Problem requirements -
Repeat everything in the records from the line that contains "Looking at the" down to the very end, word for word.

[Start of Rows]

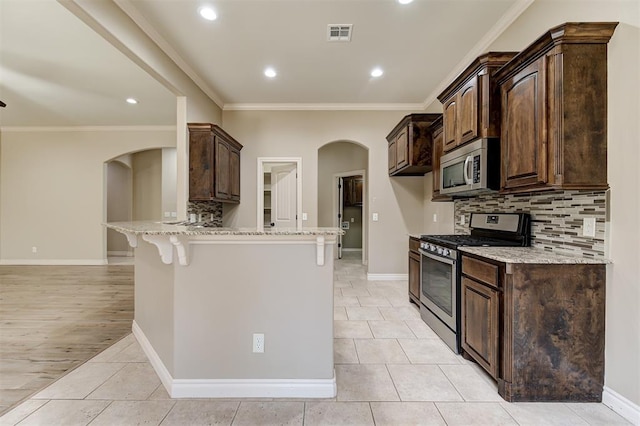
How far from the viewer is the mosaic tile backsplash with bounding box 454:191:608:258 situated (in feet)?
5.77

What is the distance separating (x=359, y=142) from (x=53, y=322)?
15.6ft

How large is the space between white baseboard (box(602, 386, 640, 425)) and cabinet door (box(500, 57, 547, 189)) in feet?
4.41

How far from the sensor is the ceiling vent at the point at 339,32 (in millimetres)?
2814

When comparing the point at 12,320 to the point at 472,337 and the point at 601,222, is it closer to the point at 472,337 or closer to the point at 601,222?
the point at 472,337

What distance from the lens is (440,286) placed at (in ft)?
8.75

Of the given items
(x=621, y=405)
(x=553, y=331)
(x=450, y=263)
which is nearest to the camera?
(x=621, y=405)

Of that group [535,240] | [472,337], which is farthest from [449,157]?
[472,337]

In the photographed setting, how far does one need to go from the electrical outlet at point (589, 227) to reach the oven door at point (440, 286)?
0.86 m

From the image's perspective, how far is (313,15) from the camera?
8.71 feet

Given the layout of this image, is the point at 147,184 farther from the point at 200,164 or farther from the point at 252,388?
the point at 252,388

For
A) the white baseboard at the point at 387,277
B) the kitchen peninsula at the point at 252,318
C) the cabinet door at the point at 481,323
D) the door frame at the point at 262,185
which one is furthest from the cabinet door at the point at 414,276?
the door frame at the point at 262,185

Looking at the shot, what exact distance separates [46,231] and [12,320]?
4051mm

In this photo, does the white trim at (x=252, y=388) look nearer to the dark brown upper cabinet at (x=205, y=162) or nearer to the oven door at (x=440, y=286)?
the oven door at (x=440, y=286)

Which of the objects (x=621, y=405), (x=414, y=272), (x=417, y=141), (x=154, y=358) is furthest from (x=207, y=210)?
(x=621, y=405)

[End of Rows]

Solution to this task -
Looking at the shot, what exact distance separates [46,231] and [12,320]?
4051mm

In this photo, does the white trim at (x=252, y=388) look nearer to the dark brown upper cabinet at (x=205, y=162) or nearer to the oven door at (x=440, y=286)?
the oven door at (x=440, y=286)

Which of the objects (x=621, y=405), (x=414, y=272), (x=417, y=141), (x=154, y=358) is furthest from (x=207, y=210)?
(x=621, y=405)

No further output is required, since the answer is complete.